Note that $wgArticlePath = '$1' is a pretty broken configuration setting and unlikely to result in a fully functional wiki, but people desperately grappling with short URLs might end up setting that. On master, it seems to cause infinite redirect loops (probably due to 155d555b83eca6403e07d2094b074a8ed2f301ae?), but I was able to view pages with that setting on MediaWiki 1.25.

It seems that T48998 is an old bug pointing out that some $wgArticlePaths just shouldn't be allowed (with a patch).

patches:

affected versions:
type: XSS
CVE: CVE-2015-8622

Related Objects
Search...

Event Timeline

matmarex created this task.Nov 5 2015, 7:29 PM
matmarex raised the priority of this task from to Needs Triage.
matmarex updated the task description. (Show Details)
matmarex added projects: Vuln-XSS, MediaWiki-Parser, acl*security.
matmarex changed the visibility from "Public (No Login Required)" to "Custom Policy".
matmarex changed the edit policy from "All Users" to "Custom Policy".
matmarex changed Security from None to Software security bug.
matmarex subscribed.
Restricted Application added a subscriber: Aklapper. · View Herald TranscriptNov 5 2015, 7:29 PM
Bawolff subscribed.Nov 10 2015, 10:20 PM
This comment was removed by demon.
csteipp subscribed.Nov 10 2015, 10:24 PM

Would be fixed with https://gerrit.wikimedia.org/r/135196

@Bawolff is going to +2 that, and we'll backport it for the next security release to address the issue.

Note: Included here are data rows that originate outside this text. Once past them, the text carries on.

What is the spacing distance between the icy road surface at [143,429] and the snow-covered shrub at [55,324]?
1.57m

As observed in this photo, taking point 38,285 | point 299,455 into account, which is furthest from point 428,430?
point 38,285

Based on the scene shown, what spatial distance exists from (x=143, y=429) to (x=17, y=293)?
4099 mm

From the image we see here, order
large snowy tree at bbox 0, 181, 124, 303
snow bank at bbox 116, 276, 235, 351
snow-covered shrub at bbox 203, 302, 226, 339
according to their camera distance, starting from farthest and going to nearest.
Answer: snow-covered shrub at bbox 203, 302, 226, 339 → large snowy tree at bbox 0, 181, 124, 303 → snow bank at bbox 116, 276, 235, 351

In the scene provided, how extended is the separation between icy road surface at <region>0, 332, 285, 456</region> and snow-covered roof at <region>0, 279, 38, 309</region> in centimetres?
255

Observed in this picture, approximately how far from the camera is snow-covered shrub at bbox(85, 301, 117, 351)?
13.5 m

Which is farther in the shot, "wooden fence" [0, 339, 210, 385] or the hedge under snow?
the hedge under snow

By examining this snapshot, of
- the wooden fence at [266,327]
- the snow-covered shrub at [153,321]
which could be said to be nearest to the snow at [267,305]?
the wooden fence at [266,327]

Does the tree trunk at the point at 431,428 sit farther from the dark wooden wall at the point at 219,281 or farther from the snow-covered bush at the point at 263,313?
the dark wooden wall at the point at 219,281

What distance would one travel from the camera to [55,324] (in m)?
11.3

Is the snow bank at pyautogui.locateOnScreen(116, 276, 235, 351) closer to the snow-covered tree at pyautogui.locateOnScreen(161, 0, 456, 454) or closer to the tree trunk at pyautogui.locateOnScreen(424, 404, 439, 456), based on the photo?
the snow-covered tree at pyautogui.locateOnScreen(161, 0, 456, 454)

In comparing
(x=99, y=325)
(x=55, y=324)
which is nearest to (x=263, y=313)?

csteipp triaged this task as Low priority.Nov 10 2015, 10:25 PM
dpatrick assigned this task to Bawolff.Nov 10 2015, 10:29 PM
Bawolff added a comment.Nov 10 2015, 11:10 PM

Ok, I've +2'd that patch.

I'm not putting any backports into gerrit now, as I assume we're going to wait until the security release, so as to not draw any attention to this.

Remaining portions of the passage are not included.